You should be fine on that food. Just be paitient it will come.


----------



## sifuyono (May 8, 2008)

Goldilocks said:


> When I get into work tomorrow I will post pictures of Cooper as a puppy. (The pics are on my computer at work) He started off as a cute as a button furball of a puppy but as he got a few months older he had this huge head and a very skinny, lanky body. He looked really weird and not so cute anymore. His fur was short (normal puppy coat) and this was just his normal doggy "teenage" stage. Once nature took its course he turned out to be a very sturdy, attractive, breed standard Golden. He's the one in the top left corner of my pic below. I will post puppy pics tomorrow.
> 
> Please do not supplement your dog with stuff promoting bone growth. You could set him up for bone deformities and a lifetime of pain. Give him time, he will mature into a beautiful adult Golden and right now he looks exactly as he should for his age.

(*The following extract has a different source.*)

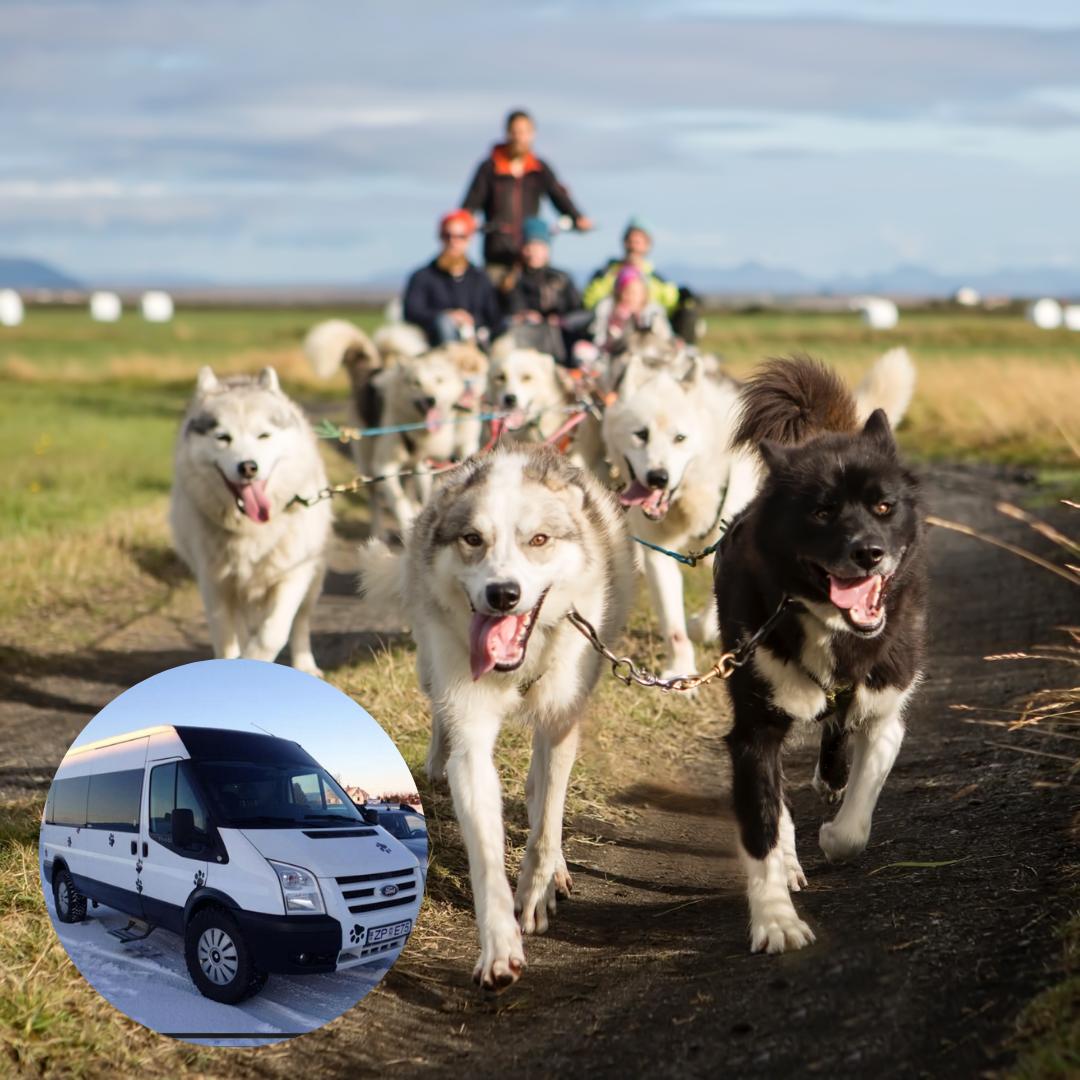 在冰岛体验一次一小时的极地下的平原雪橇犬拉车活动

i'm eager to see your picture...
btw, these are another photo
don't surprise.....


----------



## sifuyono (May 8, 2008)

for the info about keeper mix i use
http://www.dorwest.com/prodinfo.asp?number=KM
the taste and smell is really horrible, like chinese traditional medicine


----------



## GoldenOwner12 (Jun 18, 2008)

I've never used supplements on my dogs at all not even when a puppy. My dogs get feed biscuits,canned food an egg once a week and bones every day to every second day and sometimes left overs from dinner mashed potato,pumkin,corn,carrot,peas or beans That is all they get. My guys also get brushed every day to every second day, They get bathed only when needed which might be once a month or 2 months depending how dirty they get.


----------



## Goldilocks (Jun 3, 2007)

Here's some pics of Cooper as a puppy and then as an adult. Even though the pics may not show it, he was very strange looking for a while with a huge head and tiny, skinny body. 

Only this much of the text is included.